[ТЕКСТ СТРАНИЦЫ]:
▬▬▬

Я снова буду там, в уютном маленьком доме: работать, думать, жить и радоваться приходу гостей, когда на стол, где горят свечи, плывет из печки жаркое, калифорнийское вино (для меня оно – одно из лучших в мире) льется в стаканы, а пластинка, после тихого шуршанья, начинает концерт для скрипки, гобоя и струнных или концерт для флейты, скрипки, клавесина и струнных…
Я иду, иду. Спазма счастья не покидает меня, пока я обхожу Люксембургский сад. Вот здесь когда-то П.П. Муратов уговаривал меня бросить писать по-русски и скорее научиться писать на любом другом языке, потому что… не помню сейчас его доводов, впрочем, о них нетрудно догадаться. Вот здесь я жадно ждала кого-то, с кем потом целовалась под темными деревьями. Жадно ждала. Жадно думала. И теперь жадно собираюсь домой. Это все та же самая моя жадность, какая была во мне тридцать, сорок, пятьдесят лет тому назад. Она не изменилась, не износилась. Она не истрепалась. Она еще в целости, как и я.
Итак, ни одного знакомого лица – ни в Closerie des Lilas, ни в Deux Magots. Скоро я буду чувствовать себя здесь так же, как чувствую себя в Вене или в Афинах. С маленькой, впрочем, разницей: тут, в Париже, есть друзья, приехавшие из Англии, Швеции, Финляндии, чтобы встретиться со мной. Я их вижу среди тысяч незнакомых лиц.
Берет – под мышкой, в руке – букет душистого горошка. Это – С.А. Риттенберг, мой милый, близкий, далекий друг, приехавший из Стокгольма, и вот мы идем с ним по Парижу, завтракаем, гуляем по набережной, сидим на скамейке в Тюильри. Потом он уезжает. Запомним дату: 21 июня 1965 года. Накануне я обещаю ему приехать утром, на такси, отвезти его на Северный вокзал, там позавтракать с ним и потом, в 2:10, проводить его и помахать ему, когда отойдет его поезд.
Я знаю уже, что этим поездом, но в вагоне Париж – Москва, возвращается в Советский Союз А.А. Ахматова. Она приехала из Оксфорда накануне, и ее сейчас привезут на вокзал. Риттенберг ее хорошо знает, он бывал у нее в Комарове. Я стою у бетонной колонны на платформе перед ее вагоном. На мне темные очки.
Жарко. Я снимаю перчатки. На мне открытое платье без рукавов, тяжелую сумку я перекладываю из руки в руку. Риттенберг впереди, в вагоне Париж – Стокгольм. Потом идет Париж – Копенгаген, потом – Париж – Варшава. Я все стою. И вот я вижу, как ее ведут, как ее сажают в вагон. На ней длинный темно-синий макинтош, бархатные сандалии. Она без шляпы. Неподвижное лицо сосредоточено. Я снимаю очки и встречаюсь с ней глазами.
Потом я иду в вагон. Она сидит в купе неподвижно. Я знаю, что у нее было три инфаркта, два из них на вокзалах. Верхняя полка уже поднята, там ляжет Аничка, которая побежала за минеральной водой. Я вхожу в купе, опять снимаю очки и говорю быстро:
– Анна Андреевна, я – Берберова.

▬▬▬

[ЗАДАНИЕ 1]: Какую дату в тексте страницы предлагается запомнить?
[ЗАДАНИЕ 2]: Продолжите текст о Париже и Северном вокзале, начиная сразу после его последней фразы.

[МАТЕРИАЛ]:

▬▬▬

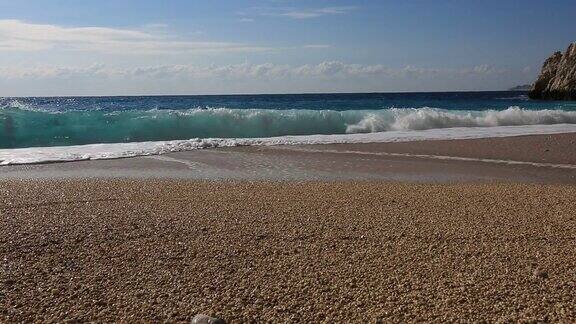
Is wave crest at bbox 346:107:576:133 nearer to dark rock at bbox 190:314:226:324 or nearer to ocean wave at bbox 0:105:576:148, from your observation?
ocean wave at bbox 0:105:576:148

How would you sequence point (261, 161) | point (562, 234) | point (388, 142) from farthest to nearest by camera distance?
point (388, 142)
point (261, 161)
point (562, 234)

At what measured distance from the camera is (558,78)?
2512 inches

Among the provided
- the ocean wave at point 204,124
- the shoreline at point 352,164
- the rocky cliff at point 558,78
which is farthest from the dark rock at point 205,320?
the rocky cliff at point 558,78

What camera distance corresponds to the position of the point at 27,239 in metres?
5.17

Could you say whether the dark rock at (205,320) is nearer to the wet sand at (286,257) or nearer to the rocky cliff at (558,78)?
the wet sand at (286,257)

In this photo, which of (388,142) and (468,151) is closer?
(468,151)

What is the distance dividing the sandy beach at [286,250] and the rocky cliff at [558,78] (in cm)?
5808

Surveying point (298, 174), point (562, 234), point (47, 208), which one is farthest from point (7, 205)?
point (562, 234)

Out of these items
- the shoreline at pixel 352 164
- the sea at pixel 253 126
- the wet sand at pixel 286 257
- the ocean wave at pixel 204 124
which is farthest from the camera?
the ocean wave at pixel 204 124

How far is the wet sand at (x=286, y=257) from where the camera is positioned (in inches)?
143

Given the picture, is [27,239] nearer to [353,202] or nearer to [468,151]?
[353,202]

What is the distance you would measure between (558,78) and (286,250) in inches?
2653

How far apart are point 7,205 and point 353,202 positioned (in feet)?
14.2

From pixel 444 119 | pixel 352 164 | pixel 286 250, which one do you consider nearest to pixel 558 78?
pixel 444 119
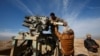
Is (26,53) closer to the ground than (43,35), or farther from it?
closer to the ground

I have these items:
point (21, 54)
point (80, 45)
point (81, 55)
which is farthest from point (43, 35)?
point (80, 45)

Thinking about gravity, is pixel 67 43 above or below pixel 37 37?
below

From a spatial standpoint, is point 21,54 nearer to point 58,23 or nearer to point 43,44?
point 43,44

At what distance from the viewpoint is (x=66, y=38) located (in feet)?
19.9

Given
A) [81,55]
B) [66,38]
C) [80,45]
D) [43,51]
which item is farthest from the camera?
[80,45]

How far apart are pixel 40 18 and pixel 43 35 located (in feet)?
3.54

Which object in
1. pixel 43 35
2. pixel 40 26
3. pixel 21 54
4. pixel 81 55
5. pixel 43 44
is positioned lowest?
pixel 81 55

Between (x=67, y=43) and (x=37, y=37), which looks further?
(x=37, y=37)

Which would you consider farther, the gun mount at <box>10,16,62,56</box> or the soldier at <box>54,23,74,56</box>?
the gun mount at <box>10,16,62,56</box>

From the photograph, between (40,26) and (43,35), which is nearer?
(40,26)

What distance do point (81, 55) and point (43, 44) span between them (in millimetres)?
5268

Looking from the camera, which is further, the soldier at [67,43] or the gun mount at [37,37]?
the gun mount at [37,37]

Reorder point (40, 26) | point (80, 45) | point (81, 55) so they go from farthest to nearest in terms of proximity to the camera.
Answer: point (80, 45) → point (81, 55) → point (40, 26)

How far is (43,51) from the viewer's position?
23.2ft
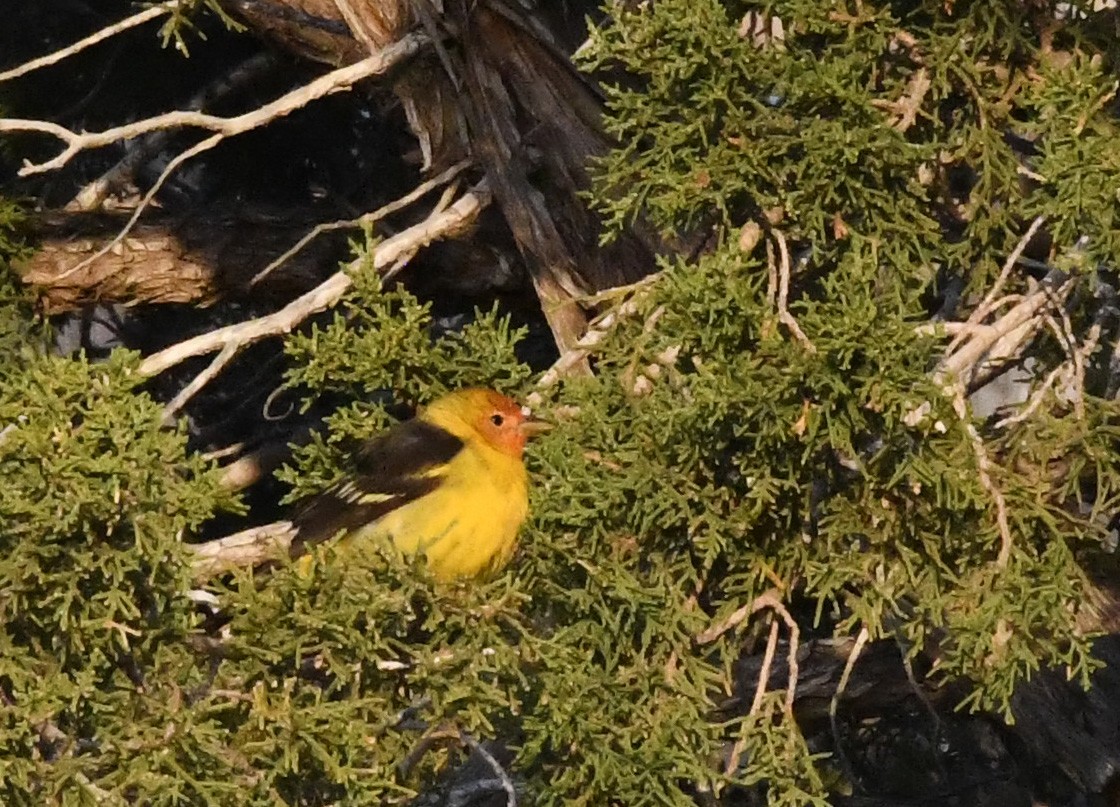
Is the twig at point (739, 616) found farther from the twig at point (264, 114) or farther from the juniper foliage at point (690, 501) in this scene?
the twig at point (264, 114)

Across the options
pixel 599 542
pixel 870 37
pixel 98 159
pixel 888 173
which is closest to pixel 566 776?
pixel 599 542

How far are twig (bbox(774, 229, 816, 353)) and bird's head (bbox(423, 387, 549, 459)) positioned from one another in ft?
3.10

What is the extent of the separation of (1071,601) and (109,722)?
2.06 metres

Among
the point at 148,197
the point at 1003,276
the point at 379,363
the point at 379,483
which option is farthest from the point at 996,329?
the point at 148,197

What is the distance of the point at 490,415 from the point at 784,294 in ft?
3.86

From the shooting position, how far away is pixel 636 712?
401 centimetres

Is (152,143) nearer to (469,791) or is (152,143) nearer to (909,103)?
(469,791)

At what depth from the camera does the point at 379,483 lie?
4805 mm

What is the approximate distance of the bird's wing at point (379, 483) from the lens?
479 centimetres

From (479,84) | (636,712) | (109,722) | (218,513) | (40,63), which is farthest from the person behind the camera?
(218,513)

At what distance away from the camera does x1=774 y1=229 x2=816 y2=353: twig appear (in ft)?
12.6

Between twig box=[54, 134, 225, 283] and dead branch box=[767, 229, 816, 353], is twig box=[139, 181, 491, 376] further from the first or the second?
dead branch box=[767, 229, 816, 353]

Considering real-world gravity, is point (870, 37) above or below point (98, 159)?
above

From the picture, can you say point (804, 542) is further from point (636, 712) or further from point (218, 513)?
point (218, 513)
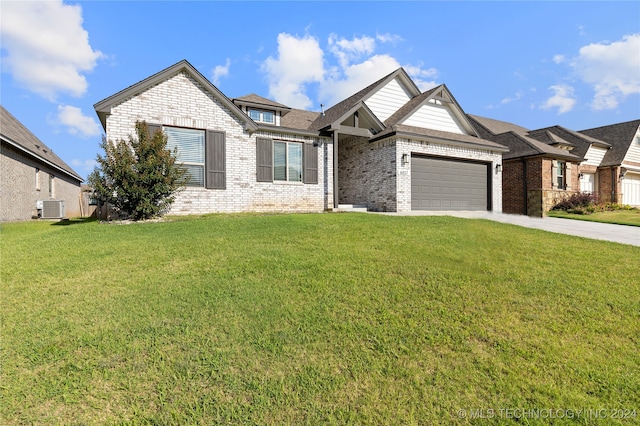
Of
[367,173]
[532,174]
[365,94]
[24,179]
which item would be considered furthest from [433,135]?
[24,179]

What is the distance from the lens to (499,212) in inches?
624

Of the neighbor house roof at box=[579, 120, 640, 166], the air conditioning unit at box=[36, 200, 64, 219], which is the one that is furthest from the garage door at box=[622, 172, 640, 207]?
the air conditioning unit at box=[36, 200, 64, 219]

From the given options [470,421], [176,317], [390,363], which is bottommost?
[470,421]

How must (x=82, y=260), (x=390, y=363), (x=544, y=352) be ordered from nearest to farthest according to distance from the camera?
(x=390, y=363) < (x=544, y=352) < (x=82, y=260)

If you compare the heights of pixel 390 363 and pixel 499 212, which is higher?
pixel 499 212

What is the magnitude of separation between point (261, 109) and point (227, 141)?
392cm

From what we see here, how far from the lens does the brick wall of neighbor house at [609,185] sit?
21.3 meters

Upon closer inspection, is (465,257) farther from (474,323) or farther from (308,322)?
(308,322)

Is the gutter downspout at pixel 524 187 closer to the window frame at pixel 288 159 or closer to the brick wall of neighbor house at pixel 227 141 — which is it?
the brick wall of neighbor house at pixel 227 141

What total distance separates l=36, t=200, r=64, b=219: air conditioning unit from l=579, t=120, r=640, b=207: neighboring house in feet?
107

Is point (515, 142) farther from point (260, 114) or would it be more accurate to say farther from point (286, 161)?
point (260, 114)

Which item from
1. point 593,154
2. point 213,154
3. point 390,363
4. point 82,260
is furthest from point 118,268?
point 593,154

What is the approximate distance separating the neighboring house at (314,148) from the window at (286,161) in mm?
41

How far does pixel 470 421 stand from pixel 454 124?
16.2 m
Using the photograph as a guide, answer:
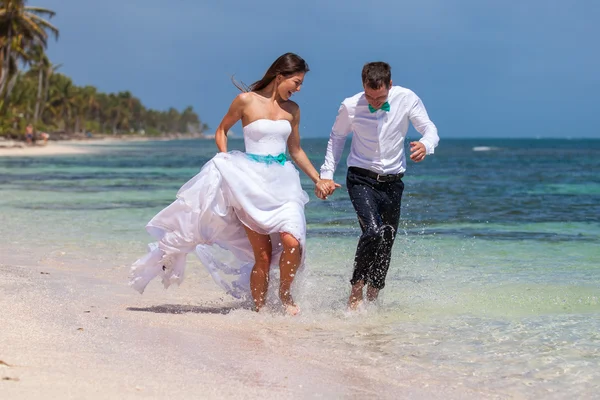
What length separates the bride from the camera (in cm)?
617

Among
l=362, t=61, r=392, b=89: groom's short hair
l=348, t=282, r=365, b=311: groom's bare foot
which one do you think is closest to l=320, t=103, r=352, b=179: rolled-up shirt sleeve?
l=362, t=61, r=392, b=89: groom's short hair

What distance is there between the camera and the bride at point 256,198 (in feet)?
20.2

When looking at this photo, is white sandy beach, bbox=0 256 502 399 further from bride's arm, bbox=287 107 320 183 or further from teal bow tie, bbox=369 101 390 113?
teal bow tie, bbox=369 101 390 113

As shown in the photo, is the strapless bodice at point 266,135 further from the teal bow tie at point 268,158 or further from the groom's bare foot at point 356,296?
the groom's bare foot at point 356,296

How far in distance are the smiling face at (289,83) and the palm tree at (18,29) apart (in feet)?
178

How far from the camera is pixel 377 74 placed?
6.12m

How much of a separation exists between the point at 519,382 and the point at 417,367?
602 mm

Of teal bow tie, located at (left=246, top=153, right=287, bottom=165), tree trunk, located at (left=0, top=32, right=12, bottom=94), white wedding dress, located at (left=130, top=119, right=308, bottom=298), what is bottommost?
white wedding dress, located at (left=130, top=119, right=308, bottom=298)

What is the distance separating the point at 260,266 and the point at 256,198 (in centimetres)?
57

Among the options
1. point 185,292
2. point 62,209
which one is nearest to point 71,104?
point 62,209

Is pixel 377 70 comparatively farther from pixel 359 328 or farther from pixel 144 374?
pixel 144 374

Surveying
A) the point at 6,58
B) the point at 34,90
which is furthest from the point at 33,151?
the point at 34,90

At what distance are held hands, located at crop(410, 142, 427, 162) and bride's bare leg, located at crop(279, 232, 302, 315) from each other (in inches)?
40.6

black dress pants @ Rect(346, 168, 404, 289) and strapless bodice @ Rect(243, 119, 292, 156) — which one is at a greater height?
strapless bodice @ Rect(243, 119, 292, 156)
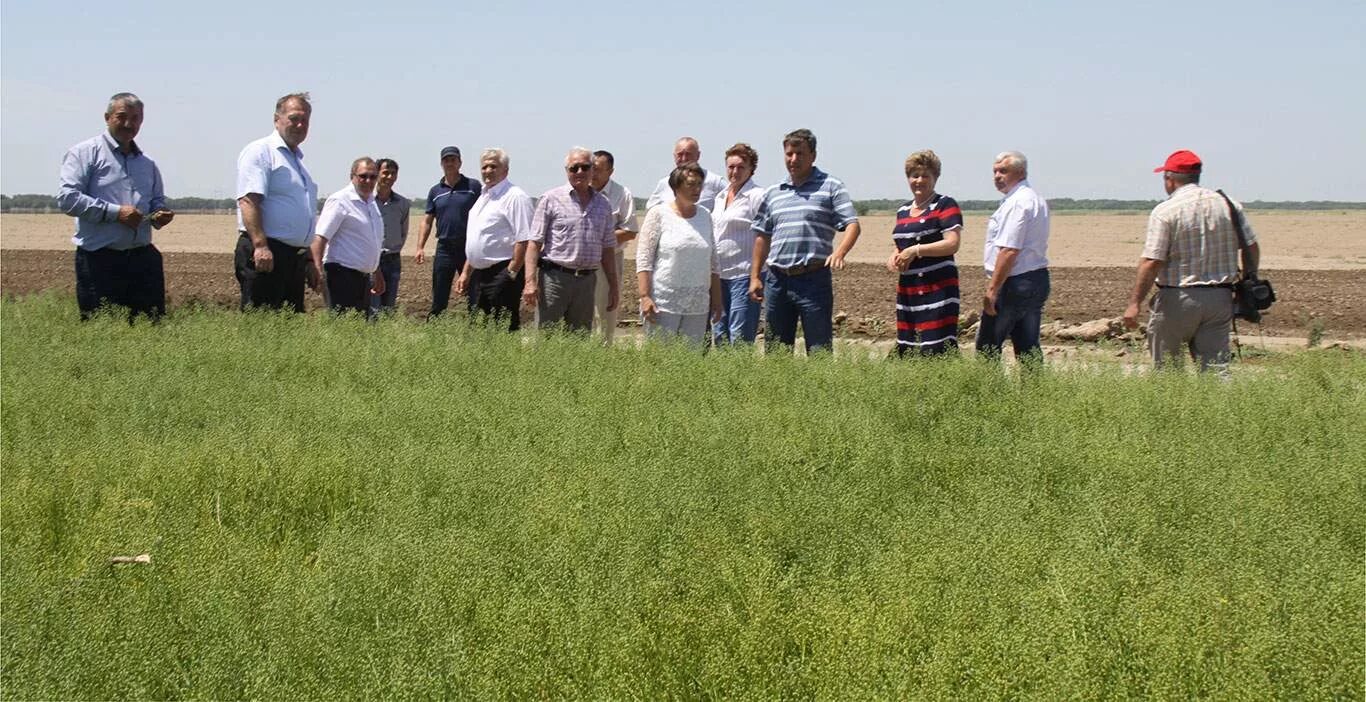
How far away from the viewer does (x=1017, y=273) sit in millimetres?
8734

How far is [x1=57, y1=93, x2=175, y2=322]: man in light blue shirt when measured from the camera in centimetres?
963

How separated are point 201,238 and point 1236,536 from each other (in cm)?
5359

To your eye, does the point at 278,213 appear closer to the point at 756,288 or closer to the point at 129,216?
the point at 129,216

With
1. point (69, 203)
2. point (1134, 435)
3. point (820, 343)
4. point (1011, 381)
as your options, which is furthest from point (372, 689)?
point (69, 203)

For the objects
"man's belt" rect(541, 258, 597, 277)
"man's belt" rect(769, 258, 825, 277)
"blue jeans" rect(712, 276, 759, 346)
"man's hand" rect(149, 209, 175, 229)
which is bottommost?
"blue jeans" rect(712, 276, 759, 346)

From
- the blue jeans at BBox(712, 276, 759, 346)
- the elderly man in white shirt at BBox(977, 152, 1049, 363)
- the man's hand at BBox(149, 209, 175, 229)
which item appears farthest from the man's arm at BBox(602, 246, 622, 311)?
the man's hand at BBox(149, 209, 175, 229)

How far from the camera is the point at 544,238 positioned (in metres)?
10.1

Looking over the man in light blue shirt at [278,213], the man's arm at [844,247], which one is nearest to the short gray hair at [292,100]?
the man in light blue shirt at [278,213]

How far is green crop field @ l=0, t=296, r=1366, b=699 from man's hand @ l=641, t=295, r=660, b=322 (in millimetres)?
1622

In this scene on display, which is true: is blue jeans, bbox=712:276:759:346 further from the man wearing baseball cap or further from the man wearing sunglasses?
the man wearing baseball cap

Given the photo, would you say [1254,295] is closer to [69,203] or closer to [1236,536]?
[1236,536]

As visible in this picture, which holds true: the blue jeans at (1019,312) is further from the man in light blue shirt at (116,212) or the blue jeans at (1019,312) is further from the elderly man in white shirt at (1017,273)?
the man in light blue shirt at (116,212)

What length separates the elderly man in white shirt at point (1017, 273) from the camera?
865 centimetres

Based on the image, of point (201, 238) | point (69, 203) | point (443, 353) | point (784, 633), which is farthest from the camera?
point (201, 238)
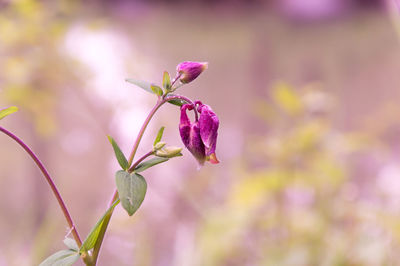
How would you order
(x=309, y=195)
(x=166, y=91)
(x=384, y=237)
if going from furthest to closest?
(x=309, y=195) < (x=384, y=237) < (x=166, y=91)

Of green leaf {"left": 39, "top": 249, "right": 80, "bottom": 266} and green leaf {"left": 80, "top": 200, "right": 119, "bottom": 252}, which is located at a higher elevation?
green leaf {"left": 80, "top": 200, "right": 119, "bottom": 252}

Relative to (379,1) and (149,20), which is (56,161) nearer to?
(149,20)

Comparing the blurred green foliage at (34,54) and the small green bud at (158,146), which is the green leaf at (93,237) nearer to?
the small green bud at (158,146)

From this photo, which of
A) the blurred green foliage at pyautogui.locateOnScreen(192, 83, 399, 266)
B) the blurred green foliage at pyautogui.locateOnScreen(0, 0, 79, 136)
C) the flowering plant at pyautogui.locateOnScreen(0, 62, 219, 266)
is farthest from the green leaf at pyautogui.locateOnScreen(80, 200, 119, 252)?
the blurred green foliage at pyautogui.locateOnScreen(0, 0, 79, 136)

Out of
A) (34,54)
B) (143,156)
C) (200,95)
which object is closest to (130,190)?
(143,156)

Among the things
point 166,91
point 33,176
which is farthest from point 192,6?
point 166,91

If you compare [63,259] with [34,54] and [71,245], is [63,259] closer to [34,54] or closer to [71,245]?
[71,245]

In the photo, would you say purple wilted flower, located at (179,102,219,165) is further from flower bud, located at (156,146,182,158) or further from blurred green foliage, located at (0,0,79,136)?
blurred green foliage, located at (0,0,79,136)
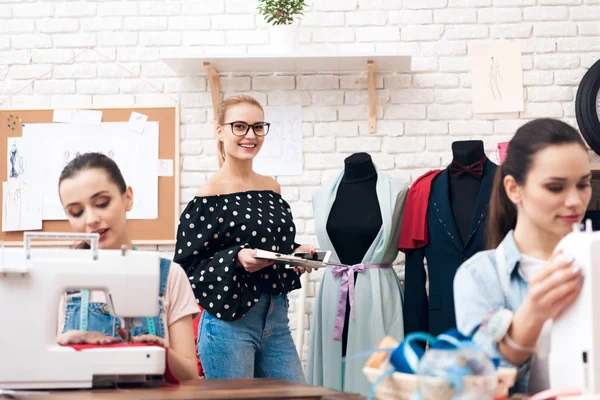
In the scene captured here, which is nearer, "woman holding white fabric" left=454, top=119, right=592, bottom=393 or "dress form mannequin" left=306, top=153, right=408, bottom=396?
"woman holding white fabric" left=454, top=119, right=592, bottom=393

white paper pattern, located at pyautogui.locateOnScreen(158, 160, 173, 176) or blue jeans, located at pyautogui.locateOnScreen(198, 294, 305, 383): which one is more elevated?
white paper pattern, located at pyautogui.locateOnScreen(158, 160, 173, 176)

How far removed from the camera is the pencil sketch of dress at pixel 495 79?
415cm

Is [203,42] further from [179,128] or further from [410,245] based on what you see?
[410,245]

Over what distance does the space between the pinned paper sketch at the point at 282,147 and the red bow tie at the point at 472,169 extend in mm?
844

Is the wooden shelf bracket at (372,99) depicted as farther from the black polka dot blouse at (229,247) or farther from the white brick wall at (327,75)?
the black polka dot blouse at (229,247)

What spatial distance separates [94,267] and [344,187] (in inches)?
80.0

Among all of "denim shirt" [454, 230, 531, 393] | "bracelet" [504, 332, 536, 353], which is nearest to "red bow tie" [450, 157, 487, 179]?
"denim shirt" [454, 230, 531, 393]

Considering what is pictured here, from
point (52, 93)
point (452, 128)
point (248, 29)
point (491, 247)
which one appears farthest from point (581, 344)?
point (52, 93)

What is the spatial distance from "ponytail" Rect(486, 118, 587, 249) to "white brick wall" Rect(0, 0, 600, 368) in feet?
7.17

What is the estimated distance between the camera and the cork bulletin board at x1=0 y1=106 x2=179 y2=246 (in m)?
4.13

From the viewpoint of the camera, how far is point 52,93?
425 centimetres

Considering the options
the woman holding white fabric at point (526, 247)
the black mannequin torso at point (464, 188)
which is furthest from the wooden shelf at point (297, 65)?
the woman holding white fabric at point (526, 247)

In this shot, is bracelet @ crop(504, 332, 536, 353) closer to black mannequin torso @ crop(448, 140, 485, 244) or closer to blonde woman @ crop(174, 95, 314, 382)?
blonde woman @ crop(174, 95, 314, 382)

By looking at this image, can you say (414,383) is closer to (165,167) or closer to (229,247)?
(229,247)
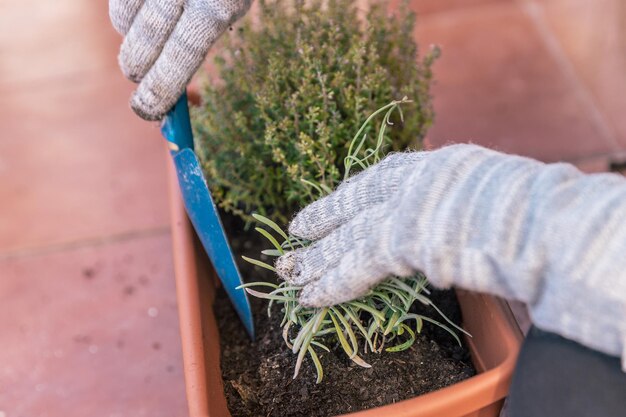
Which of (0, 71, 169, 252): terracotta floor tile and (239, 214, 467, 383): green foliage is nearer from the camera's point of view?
(239, 214, 467, 383): green foliage

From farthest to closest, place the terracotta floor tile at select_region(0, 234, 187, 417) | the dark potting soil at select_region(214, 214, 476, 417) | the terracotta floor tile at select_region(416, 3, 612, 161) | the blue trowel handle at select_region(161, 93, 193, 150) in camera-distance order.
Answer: the terracotta floor tile at select_region(416, 3, 612, 161)
the terracotta floor tile at select_region(0, 234, 187, 417)
the blue trowel handle at select_region(161, 93, 193, 150)
the dark potting soil at select_region(214, 214, 476, 417)

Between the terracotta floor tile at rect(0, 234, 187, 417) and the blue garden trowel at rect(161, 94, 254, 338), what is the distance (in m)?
0.36

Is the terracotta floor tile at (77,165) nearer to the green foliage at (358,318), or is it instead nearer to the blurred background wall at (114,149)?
the blurred background wall at (114,149)

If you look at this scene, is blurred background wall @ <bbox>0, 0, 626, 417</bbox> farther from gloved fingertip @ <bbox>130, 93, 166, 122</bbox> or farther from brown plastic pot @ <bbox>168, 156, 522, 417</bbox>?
gloved fingertip @ <bbox>130, 93, 166, 122</bbox>

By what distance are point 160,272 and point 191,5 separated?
726 millimetres

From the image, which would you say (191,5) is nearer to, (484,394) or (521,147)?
(484,394)

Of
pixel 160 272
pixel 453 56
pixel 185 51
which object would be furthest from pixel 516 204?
pixel 453 56

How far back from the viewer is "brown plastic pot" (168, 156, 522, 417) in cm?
81

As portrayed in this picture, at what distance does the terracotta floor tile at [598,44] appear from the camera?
5.82 ft

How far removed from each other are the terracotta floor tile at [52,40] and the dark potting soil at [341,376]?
4.28 feet

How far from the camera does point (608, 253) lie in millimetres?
656

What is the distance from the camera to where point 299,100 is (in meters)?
1.08

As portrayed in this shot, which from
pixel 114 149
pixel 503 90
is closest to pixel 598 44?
pixel 503 90

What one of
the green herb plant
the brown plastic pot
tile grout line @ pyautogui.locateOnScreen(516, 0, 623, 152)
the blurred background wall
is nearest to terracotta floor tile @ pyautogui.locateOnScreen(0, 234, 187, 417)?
the blurred background wall
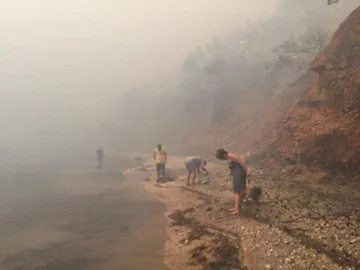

▬▬▬

[ОТВЕТ 1]: 21 июня 1965 года.

[ОТВЕТ 2]:
И вдруг что-то проходит по ее лицу, от глаз к губам, и в этот миг я узнаю ее, беру ее руку и целую ее. Она обнимает меня.
– Почему раньше не пришли?
– Я не знала, можно ли.
– Полвека?
– Нет, всего сорок три года, – отвечаю я.
Под моими руками, обнимая ее, я чувствую воду, ее страшное, огромное тело полно не жира, но воды. Она с трудом управляет им, пальцы ее не гнутся, колени расставлены, она вытирает вспотевшее лицо, я помогаю ей снять макинтош. Мы говорим о сборнике Ходасевича, который я издала и послала ей. Да, он дошел до нее, она любит его стихи, она благодарит меня. На мой вопрос, как она себя чувствует, она отвечает:
– Еще жива.
Может быть, напрасно она уезжает, может быть, она могла бы еще несколько дней прожить среди нас, в Париже? Нет, это невозможно, она и так ослушалась приказа, она должна была лететь прямо из Оксфорда в Москву. Я успела купить ей духи Карона, но дала их Риттенбергу, он передаст их ей (он передал их ей в Комарове спустя два месяца). Я говорю ей, что Риттенберг придет к ней в вагон и, если нужно, принесет ей еду из вагона-ресторана – о том, чтобы ей пойти туда, нет и речи.
Наконец я вспоминаю, что в коридоре ждут другие, когда я выйду, чтобы войти.
Позже я долго стою с тремя друзьями-петербуржцами (художниками) на платформе, а она стоит в окне и то поочередно смотрит на нас, то смотрит на всех вместе, пока поезд не трогается. Она поднимает руку, и слабая тень улыбки скользит по ее лицу.
Вагон оказался немедленно заперт – внутри и снаружи, никого не выпустили, никого не впустили. И в Кельне он был отцеплен.
Итак – в вечерних кафе – ни одного знакомого лица. Впрочем, здесь, в Париже, есть некое “второе поколение”, и там несколько близких и дорогих людей, и “поколение третье”, среди которых – несколько знакомых лиц. На Акрополе их нет, на Пьяцце Сан-Марко – одни голуби, те же, что были. Впрочем, это сейчас тоже второе или десятое голубиное поколение, после тех, о которых было сказано:
Пугливо голуби неслись
От ног возлюбленной моей.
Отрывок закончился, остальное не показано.